- Born: 1946 (age 79–80) Cincinnati, Ohio
- Education: Harvard University
- Notable work: Americans Who Tell the Truth
- Partner: Gail Page

= Robert Shetterly =

American artist (born 1946)

Robert Shetterly (born 1946) is an American artist, best known for his portrait series, "Americans Who Tell the Truth".

==Americans Who Tell the Truth==

The project begun in response to U.S. government actions following the September 11, 2001 attacks on the World Trade Center towers in New York City. Shetterly undertook the project as a way to deal with his own grief and anger by painting Americans who inspired him.
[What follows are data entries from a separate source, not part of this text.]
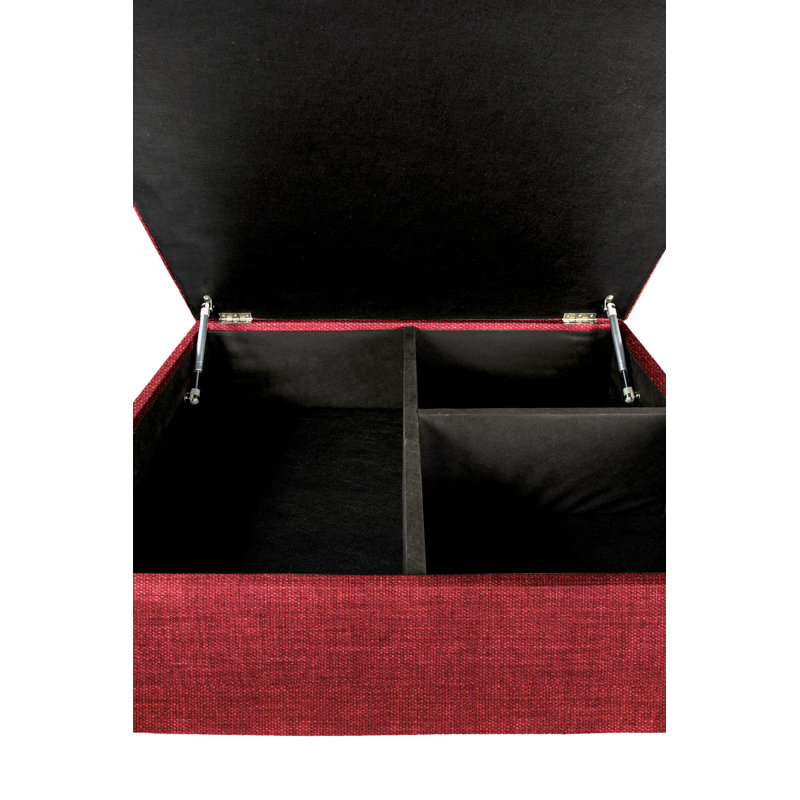Repose-pieds avec rangement Zaylee, Rubis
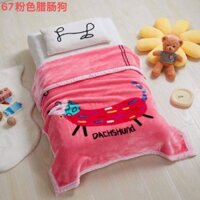 Chăn dày mùa đông cho bé chăn tuyết nhung 2 lớp viền to mềm mịn 1m1x1m4
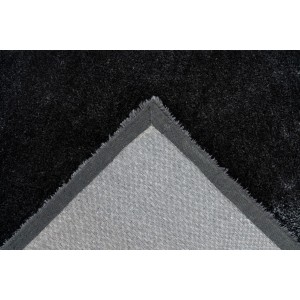 Tapis 150x80, design G008R coloris graphite - Confort et élégance pour votre intérieur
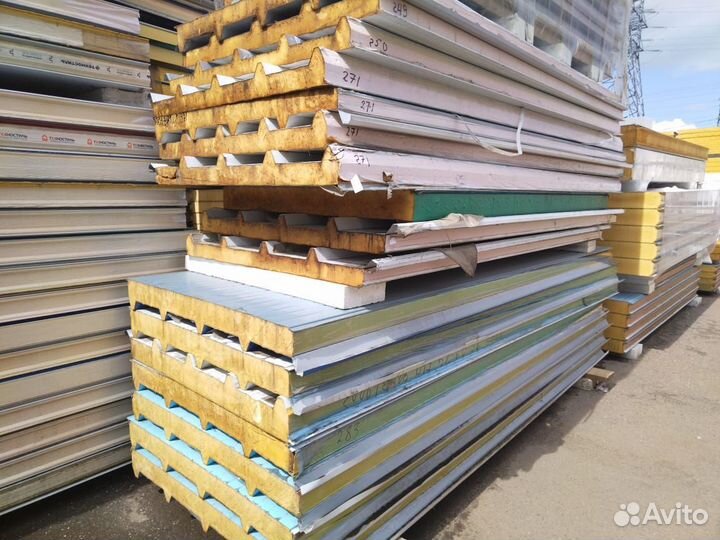 Сэндвич панели неликвид. Склад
He initially intended to paint only 50 portraits, but by 2022 more than 260 portraits were included in the series. Portions of the series tour widely across the United States, being shown in schools, museums, libraries, galleries and other public spaces.

A book titled Americans Who Tell the Truth, written and illustrated by Shetterly, was published by Dutton Children's Books in 2005. It was reviewed favorably by Kirkus. It won the International Reading Association's Intermediate—Nonfiction award for 2006, and the nonprofit Children's Book Council listed it among the "2006 Notable Social Studies Trade Books for Young People," saying it is "sure to inspire debate and further research.".

==Personal life==
Shetterly lives with his partner, Gail Page, in Brooksville, Maine.

==Publications==
- Portraits of Racial Justice: Americans Who Tell the Truth, New York, NY; New Village Press, 2021.
- Portraits of Earth Justice: Americans Who Tell the Truth, New York, NY; New Village Press, 2022.
- Portraits of Peacemakers: Americans Who Tell the Truth, New York, NY; New Village Press, 2024.